## Stated task
Please extract each line of the data below that contains the word "centimetres". Only lines where its capitalization matches count.

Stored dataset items
* * *

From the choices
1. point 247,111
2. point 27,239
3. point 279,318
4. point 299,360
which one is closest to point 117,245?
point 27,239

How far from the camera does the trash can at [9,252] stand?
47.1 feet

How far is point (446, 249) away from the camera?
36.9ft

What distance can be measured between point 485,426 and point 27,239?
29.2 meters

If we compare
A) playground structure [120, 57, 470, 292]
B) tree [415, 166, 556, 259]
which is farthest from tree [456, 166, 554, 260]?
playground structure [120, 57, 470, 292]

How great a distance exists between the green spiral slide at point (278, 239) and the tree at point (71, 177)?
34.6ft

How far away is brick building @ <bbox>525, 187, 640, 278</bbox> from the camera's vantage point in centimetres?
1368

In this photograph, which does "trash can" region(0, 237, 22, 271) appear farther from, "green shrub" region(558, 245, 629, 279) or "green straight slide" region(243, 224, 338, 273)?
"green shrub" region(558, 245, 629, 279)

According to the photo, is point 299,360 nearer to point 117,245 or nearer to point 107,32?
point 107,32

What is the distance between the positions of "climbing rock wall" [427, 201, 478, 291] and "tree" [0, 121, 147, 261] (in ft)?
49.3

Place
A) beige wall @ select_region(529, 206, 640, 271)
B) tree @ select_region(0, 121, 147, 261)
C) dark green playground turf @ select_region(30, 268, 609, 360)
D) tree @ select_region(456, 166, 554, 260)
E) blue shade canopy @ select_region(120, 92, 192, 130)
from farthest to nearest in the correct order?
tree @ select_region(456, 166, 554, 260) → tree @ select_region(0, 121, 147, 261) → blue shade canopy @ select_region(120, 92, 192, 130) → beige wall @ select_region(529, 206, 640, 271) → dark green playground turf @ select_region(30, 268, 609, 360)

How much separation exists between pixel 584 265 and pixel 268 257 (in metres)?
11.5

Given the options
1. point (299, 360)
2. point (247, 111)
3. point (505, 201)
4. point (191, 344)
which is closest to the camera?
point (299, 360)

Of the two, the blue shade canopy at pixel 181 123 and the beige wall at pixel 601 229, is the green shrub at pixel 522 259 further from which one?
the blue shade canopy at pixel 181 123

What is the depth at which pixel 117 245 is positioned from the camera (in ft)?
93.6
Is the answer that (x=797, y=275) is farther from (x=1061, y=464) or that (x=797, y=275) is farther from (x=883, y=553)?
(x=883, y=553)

* * *

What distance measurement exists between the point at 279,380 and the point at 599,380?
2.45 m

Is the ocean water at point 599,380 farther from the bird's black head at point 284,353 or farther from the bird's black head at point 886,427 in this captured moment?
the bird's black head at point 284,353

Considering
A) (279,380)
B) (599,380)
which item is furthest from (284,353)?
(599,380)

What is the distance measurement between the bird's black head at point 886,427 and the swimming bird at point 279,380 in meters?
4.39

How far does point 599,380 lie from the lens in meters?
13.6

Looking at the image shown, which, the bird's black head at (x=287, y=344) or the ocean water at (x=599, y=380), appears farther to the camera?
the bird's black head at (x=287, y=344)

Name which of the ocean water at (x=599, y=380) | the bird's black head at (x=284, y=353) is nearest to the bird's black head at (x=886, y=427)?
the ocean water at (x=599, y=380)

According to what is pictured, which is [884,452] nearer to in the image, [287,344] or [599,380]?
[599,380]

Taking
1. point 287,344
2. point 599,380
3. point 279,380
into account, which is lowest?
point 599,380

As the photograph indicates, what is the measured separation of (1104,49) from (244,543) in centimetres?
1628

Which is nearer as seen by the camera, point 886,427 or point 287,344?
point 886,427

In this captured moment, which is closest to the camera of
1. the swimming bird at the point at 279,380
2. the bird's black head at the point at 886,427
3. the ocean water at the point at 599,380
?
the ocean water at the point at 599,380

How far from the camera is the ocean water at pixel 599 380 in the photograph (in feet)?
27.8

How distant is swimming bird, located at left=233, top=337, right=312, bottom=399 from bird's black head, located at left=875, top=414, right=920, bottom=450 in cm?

* * *

## Solution to this problem
How far away is brick building @ <bbox>525, 187, 640, 278</bbox> from the camera's vantage point in centimetres?
As the photograph indicates, what is the measured separation of (1104,49) from (244,543) in centimetres?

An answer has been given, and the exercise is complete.